**Exercise data**

::::

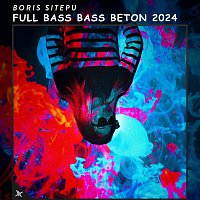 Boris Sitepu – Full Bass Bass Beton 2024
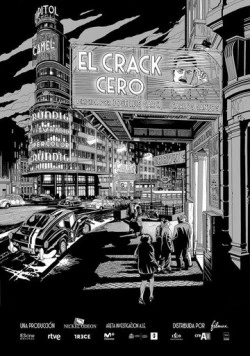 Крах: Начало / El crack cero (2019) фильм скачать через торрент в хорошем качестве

::::

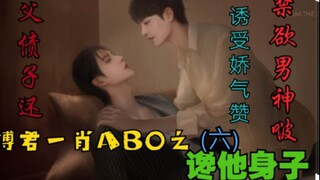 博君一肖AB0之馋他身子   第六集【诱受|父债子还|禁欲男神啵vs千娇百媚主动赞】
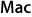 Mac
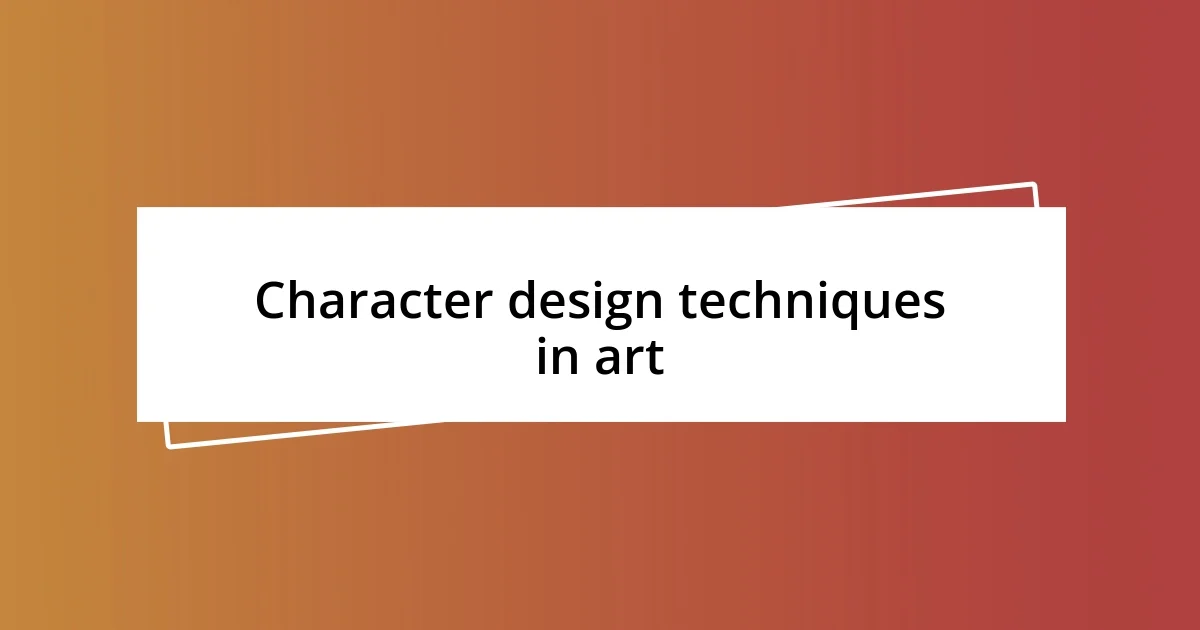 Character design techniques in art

::::

**Task objective**
Starting with the line containing "Boris Sitepu – Full Bass Bass Beton 2024" and continuing through the line containing "Крах: Начало /", set out that part of the listing as a numbered list, omitting any blank lines. Leave the pictures out of the answer.

**Exercise response**
1.  Boris Sitepu – Full Bass Bass Beton 2024
2.  Крах: Начало / El crack cero (2019) фильм скачать через торрент в хорошем качестве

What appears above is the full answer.